Ощущения читателя или зрителя современного искусства (даже и, может быть, особенно тогда, когда предметно-событийная сторона произведения как раз внешне масштабна, например, моделирует межпланетные конфликты или столь же фантастические путешествия в истории), равно как и «переживателя» нехудожественных предметов и событий, чаще всего противоположны: мы, как правило, имеем дело с частными явлениями конкретной (= конечной) ценности и смысла, к тому же скорее размазанных по поверхности динамичных (преходящих вместе с этой ценностью) событий, чем затрагивающих их (а потому и нашу) сущность. Такие ценностные реалии не требуют восприятия как «полной гибели всерьез» и не вызывают духовного потрясения. И это наблюдение относится не только к массовому искусству, но и ко многим случаям искусства элитарного (ср. фильмы позднего Бунюэля и опять же поздней Киры Муратовой, прозу М. Павича и М. Кундеры, не говоря о русских постмодернистах типа В. Сорокина).

Причины такого измельчания и утраты метафизичности эстетических и моральных ценностей требуют специального анализа. Хотя и здесь, «с ходу» можно назвать по крайней мере две причины такого ценностного «состояния мира». Во-первых, это дальнейшая прагматизация, или «функционализация», жизни и, соответственно, ценностного сознания в постиндустриальную эпоху, когда, например, социальное зло или уродство теряют свою инфернальность, мыслятся скорее результатом конкретного несовершенства социокультурных технологий. Во-вторых, это почти тотальная «феноменологизация» сознания, связанная с ускоряющимися темпами культурных событий, помноженными на столь же тотальную (под влиянием кино и TV) визуализацию и фрагментарность их восприятия.

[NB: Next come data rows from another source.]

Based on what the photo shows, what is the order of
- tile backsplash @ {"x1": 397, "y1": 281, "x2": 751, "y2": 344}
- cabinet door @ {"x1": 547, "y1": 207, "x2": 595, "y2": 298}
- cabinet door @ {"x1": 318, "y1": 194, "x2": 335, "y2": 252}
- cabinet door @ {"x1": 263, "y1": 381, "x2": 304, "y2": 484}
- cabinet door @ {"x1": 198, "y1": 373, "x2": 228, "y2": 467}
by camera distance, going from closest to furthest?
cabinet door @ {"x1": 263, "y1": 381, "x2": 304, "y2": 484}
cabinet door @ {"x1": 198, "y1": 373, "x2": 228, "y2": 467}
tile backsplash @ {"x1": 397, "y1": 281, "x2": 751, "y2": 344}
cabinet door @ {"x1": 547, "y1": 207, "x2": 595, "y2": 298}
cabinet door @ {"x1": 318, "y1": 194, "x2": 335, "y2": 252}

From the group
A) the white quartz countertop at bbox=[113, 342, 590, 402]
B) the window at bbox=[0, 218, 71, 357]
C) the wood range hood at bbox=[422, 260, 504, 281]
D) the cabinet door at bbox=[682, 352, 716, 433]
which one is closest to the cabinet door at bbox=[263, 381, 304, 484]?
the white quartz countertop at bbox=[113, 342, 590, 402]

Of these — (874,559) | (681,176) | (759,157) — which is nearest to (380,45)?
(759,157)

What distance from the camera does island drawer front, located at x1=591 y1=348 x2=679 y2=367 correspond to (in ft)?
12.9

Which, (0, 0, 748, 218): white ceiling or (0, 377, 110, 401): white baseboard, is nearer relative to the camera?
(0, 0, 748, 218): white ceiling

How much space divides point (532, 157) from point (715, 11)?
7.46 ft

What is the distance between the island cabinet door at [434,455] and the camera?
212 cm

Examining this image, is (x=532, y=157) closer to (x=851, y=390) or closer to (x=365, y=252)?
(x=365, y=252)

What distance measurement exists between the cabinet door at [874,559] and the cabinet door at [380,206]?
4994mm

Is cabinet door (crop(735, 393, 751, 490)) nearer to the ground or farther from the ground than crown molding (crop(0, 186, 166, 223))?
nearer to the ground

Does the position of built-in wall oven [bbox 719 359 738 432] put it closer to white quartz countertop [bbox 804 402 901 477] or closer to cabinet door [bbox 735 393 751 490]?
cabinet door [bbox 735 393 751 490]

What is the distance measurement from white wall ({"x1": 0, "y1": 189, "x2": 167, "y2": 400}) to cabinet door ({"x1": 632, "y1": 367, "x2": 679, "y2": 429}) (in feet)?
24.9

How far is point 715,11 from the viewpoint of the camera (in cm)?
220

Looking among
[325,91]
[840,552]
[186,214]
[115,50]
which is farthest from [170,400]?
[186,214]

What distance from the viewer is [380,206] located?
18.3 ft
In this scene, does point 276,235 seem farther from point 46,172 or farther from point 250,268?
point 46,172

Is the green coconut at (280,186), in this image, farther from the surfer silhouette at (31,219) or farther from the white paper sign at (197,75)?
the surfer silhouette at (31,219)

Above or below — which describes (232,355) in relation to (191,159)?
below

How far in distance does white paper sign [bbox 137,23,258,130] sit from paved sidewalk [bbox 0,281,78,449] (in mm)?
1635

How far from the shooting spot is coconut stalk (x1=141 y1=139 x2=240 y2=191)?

Не останавливаясь, за неимением места, на причинах, скажу только об одном существенном следствии девальвации метафизического масштаба и глубины этического и эстетического. Это следствие — кризис современных этики и эстетики, которые, с одной стороны, повсеместно «редуцируются» к психологии, семиотике, культурологии и даже экономике, а с другой стороны, утрачивают живую энергию и вкус к анализу своих вечных и по традиции метафизических объектов и проблем. Отсюда характерное для этиков и эстетиков (говорю, опираясь на личный опыт) и безусловно кризисное состояние гносеологической прострации, ощущение собственной беспомощности и утраты (исчерпанности) своего особого предмета.

Когда для этики и эстетики наступит XXI век и наступит ли вообще — этот вопрос, для меня, во всяком случае, пока остается открытым.